This project provides a ROS package for localization of an autonomous vehicle. The localization is based on a map consisting of ORB features. The mapping and localization module is taken from the ORB-SLAM2 implementation. Our project builds on top of the ROS-enabled version. In this extensions the map of ORB-features be saved to the disk as a reference for future runs along the same track. At high speeds, a map-based localization, may be prefered over a full SLAM due to better localization accuracy and global positioning reference. The use-case for the presented system is a closed circuit racing scenario. In a first step, we create a map at low speeds with a full SLAM. In further runs at higher speeds, we localize on the previously saved map to increase the localization accuracy. The usage is demonstrated with an example from the KITTI dataset. The flow chart of the extended functionality is shown in Figure 1.
The system is tested on Ubuntu 16.04. The system is depended on the following libraries as used by the original ORB-SLAM2 implementation:
We use OpenCV to manipulate images and features. Dowload and install instructions can be found at: http://opencv.org. Required at leat 2.4.3. Tested with OpenCV 2.4.11 and OpenCV 3.2.
Required by g2o. Download and install instructions can be found at: http://eigen.tuxfamily.org. Required at least 3.1.0.
ROS is required with this extended version since it offers the ORB-SLAM2 functionality in form of a ROS package and uses topic broadcasts to publish information for the camera position as a TransformationFrame
, map points as PointCloud
and the tracking state as String
. Tested with ROS Kinetic Kame
The Map save/load extension uses the boost serialization library libboost_serialization
. Install via:
sudo apt install libboost-serialization-dev
Install the octomap ROS package via:
sudo apt-get install ros-kinetic-octomap ros-kinetic-octomap-mapping ros-kinetic-octomap-msgs ros-kinetic-octomap-ros ros-kinetic-octomap-rviz-plugins ros-kinetic-octomap-server
- Clone this repository in the src folder of a catkin workspace. For example:
cd catkin_ws/src
git clone https://gitlab.lrz.de/perception/orbslam-map-saving-extension
- Build the package
cd ..
catkin_make
- Source the workspace
source devel/setup.bash
- Extract the ORBVoc.txt file in orb_slam2_lib/Vocabulary
cd src/orbslam-map-saving-extension/orb_slam2_lib/Vocabulary
tar -xf ORBvoc.txt.tar.gz
- Transform the vocabulary file ORBvoc from
.txt
to.bin
for faster loading
./bin_vocabulary
We demonstrate the usage of the package with example data from the KITTI dataset. This example consists of four steps. 1 - Download and convert Kitti data to compatible format 2 - Save an ORB feature map of the Kitti data 3 - Load the ORB map and perform localization at higher speeds. 4 - Visualize the mapping and localization trajectories:
- Install kitti2bag for transforming RAW Kitti data to ROS bags.
pip install kitti2bag
- Download the synced+rectified and calibration data of a KITTI RAW sequence. We choose the data 2011_09_30_drive_0027 of the Residential category:
$ wget https://s3.eu-central-1.amazonaws.com/avg-kitti/raw_data/2011_09_30_drive_0027/2011_09_30_drive_0027_sync.zip
$ wget https://s3.eu-central-1.amazonaws.com/avg-kitti/raw_data/2011_09_30_calib.zip
$ unzip 2011_09_30_drive_0027_sync.zip
$ unzip 2011_09_30_calib.zip
- Transform the RAW data to a ROS bag
kitti2bag -t 2011_09_30 -r 0027 raw_synced
The rosbag should be located at $(env HOME)/datasets/KITTI/kitti_2011_09_30_drive_0027_synced.bag
to smoothly follow the example.
Befor you launch the SLAM system, make sure the corresponding ROS workspace is sourced:
source devel/setup.bash
The SLAM is then started via:
roslaunch orb_slam2_ros orb_slam_kitti_from_bag.launch
After starting the launch file, the ORB vocabulary is loaded.

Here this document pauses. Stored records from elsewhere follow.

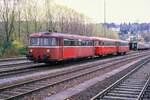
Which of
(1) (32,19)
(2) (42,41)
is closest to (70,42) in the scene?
(2) (42,41)

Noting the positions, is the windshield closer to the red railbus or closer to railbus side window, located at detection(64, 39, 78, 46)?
the red railbus

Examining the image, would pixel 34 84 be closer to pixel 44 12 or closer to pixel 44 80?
pixel 44 80

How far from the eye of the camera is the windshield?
92.6ft

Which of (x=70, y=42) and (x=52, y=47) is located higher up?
(x=70, y=42)

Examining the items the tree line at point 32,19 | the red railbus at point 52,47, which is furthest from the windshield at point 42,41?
the tree line at point 32,19

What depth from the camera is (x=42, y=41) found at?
28500 mm

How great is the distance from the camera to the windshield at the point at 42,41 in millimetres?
28234

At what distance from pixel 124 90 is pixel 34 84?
455cm

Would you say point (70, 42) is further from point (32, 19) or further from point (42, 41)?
point (32, 19)

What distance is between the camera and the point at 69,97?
46.0 feet

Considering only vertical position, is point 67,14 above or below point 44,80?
above

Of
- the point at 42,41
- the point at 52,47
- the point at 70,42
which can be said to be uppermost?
the point at 42,41

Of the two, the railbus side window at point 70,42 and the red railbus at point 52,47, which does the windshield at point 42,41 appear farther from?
the railbus side window at point 70,42

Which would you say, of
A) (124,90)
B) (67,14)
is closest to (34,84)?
(124,90)
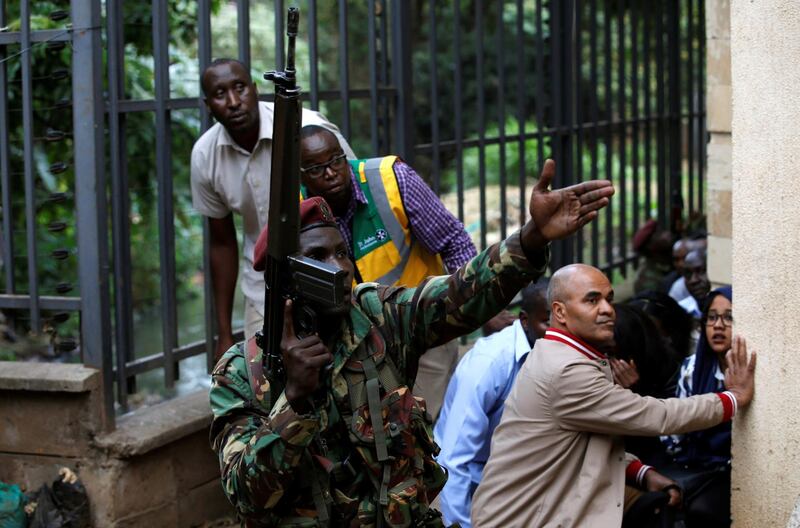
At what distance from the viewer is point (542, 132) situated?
271 inches

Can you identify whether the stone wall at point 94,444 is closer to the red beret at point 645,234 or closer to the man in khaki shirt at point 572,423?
the man in khaki shirt at point 572,423

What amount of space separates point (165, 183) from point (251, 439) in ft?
7.94

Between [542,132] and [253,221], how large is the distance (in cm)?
273

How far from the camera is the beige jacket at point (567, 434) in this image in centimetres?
355

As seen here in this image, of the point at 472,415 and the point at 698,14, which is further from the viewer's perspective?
the point at 698,14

Press the SPACE key to start the replay of the bag file and the mapping process.
When the bag data replay is finished, press Ctrl-C to shutdown the system and the map saving process is executed. The resulting ORB map file map.bin
is saved in the current ros workspace at: catkin_ws/devel/lib/orb_slam2_ros/
. The SLAM trajectory frame data FrameTrajectory_TUM_Format.txt
is saved in the same folder.
Rename the trajectory frame data file to slam_FrameTrajectory_TUM_Format.txt
, so it is not overwritten in the consecutive localization run.
Optional:
Change the data path in the launch file to match the bagfile location on your system. The default data path in the launch file is:
$(env HOME)/datasets/KITTI/kitti_2011_09_30_drive_0027_synced.bag
The default ORB-SLAM settings file is configured to work with the KITTI example bag file. The mapping from the setting file numbers to futher KITTI sequences can be found in the Readme.

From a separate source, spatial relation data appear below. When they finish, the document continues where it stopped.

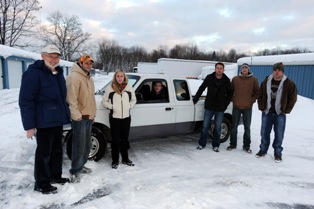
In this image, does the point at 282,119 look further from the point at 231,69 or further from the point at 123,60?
the point at 123,60

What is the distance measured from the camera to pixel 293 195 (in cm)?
399

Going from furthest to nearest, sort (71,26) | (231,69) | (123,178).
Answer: (71,26), (231,69), (123,178)

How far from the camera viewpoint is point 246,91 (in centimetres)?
580

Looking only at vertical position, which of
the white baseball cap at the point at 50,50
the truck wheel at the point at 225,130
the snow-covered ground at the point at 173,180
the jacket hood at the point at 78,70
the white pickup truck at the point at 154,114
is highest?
the white baseball cap at the point at 50,50

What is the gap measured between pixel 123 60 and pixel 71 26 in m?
19.7

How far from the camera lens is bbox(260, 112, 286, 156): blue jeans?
542 centimetres

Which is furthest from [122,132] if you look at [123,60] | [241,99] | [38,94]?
[123,60]

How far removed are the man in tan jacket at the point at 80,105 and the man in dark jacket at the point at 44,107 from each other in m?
0.15

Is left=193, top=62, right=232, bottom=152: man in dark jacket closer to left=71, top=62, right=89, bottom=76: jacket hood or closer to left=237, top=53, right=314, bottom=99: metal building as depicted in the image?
left=71, top=62, right=89, bottom=76: jacket hood

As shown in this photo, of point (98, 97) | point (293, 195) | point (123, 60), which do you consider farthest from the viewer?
point (123, 60)

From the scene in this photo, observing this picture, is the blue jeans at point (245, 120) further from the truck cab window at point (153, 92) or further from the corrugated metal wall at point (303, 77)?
the corrugated metal wall at point (303, 77)

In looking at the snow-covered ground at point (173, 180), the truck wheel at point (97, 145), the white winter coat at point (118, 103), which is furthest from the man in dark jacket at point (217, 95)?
Result: the truck wheel at point (97, 145)

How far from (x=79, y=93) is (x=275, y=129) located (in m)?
4.08

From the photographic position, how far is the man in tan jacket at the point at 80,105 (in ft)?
12.6
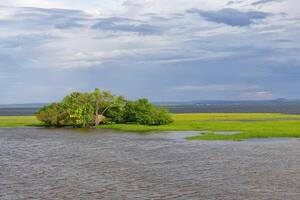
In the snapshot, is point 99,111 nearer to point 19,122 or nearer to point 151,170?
point 19,122

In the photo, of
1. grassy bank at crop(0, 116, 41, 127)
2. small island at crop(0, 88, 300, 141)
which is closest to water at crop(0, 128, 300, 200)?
small island at crop(0, 88, 300, 141)

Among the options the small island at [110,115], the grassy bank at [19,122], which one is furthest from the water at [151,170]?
the grassy bank at [19,122]

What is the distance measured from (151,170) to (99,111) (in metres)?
59.6

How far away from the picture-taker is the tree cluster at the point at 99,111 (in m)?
92.2

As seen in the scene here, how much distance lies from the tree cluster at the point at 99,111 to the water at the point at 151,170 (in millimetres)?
30394

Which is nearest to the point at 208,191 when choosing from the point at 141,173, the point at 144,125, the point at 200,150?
the point at 141,173

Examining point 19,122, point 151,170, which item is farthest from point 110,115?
point 151,170

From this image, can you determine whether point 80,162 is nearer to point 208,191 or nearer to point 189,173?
point 189,173

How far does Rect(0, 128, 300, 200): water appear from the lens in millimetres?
30764

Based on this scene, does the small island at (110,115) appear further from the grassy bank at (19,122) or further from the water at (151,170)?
the water at (151,170)

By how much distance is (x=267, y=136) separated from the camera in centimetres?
6712

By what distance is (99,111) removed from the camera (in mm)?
98062

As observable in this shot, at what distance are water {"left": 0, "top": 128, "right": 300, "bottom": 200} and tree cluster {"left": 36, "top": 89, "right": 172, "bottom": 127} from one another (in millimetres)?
30394

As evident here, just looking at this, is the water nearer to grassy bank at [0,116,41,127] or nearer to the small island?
the small island
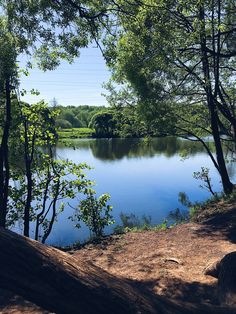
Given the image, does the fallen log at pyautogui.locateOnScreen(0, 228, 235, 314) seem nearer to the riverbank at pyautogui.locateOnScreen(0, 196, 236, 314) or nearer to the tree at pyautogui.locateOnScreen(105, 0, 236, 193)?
the riverbank at pyautogui.locateOnScreen(0, 196, 236, 314)

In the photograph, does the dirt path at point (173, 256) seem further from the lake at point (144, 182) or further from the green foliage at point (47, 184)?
the lake at point (144, 182)

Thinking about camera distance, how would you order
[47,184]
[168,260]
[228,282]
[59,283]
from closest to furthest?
[59,283] → [228,282] → [168,260] → [47,184]

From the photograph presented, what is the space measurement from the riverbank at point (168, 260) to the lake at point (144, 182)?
14.5ft

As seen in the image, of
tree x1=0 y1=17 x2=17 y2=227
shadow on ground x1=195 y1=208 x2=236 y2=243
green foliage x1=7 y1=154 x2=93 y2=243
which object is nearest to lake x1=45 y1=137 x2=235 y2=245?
green foliage x1=7 y1=154 x2=93 y2=243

The map loading and saving settings are found at the bottom of the ORB settings file. Edit the ORB settings file at orbslam-map-saving-extension/orb_slam2_ros/settings/KITTI04-12.yaml
by setting Map.load_map: 1
to load the previously created map when the system is initialized. Additionally deactivate the map saving: Map.save_map: 0
.
In the ROS launch file, we set the replay speed of the rosbag to 2x by changing -r 1
to -r 2
to simulate a faster run for the localization on the example data.
Now, re-run the launch file to start the localiation run:
roslaunch orb_slam2_ros orb_slam_kitti_from_bag.launch
The command line output confirms the successful loading of the map file map.bin
. Press the SPACE key to start the replay of the bag file and the localization process.

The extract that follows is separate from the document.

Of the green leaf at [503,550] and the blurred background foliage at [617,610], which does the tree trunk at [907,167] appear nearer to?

When the bag data replay is finished, press Ctrl-C to shutdown the system. Now only the trajectory files are saved.
Rename the trajectory frame data to localization_FrameTrajectory_TUM_Format.txt
, so it is not overwritten in consecutive localization runs.
For the visualization additional packages are needed:
pip install matplotlib
pip install evo
To visualize the trajectories of the SLAM and localization runs, a basic plotting script is provided in the main folder. For the example, simply run
python example_trajectory_plots.py
The ouput should be as follows:
We see that the localization visually matches with the mapping trajectory even at higher speeds. Note: If you run the example bag with 2x speed in SLAM mode, the mapping process will eventually fail due to failed feature matching.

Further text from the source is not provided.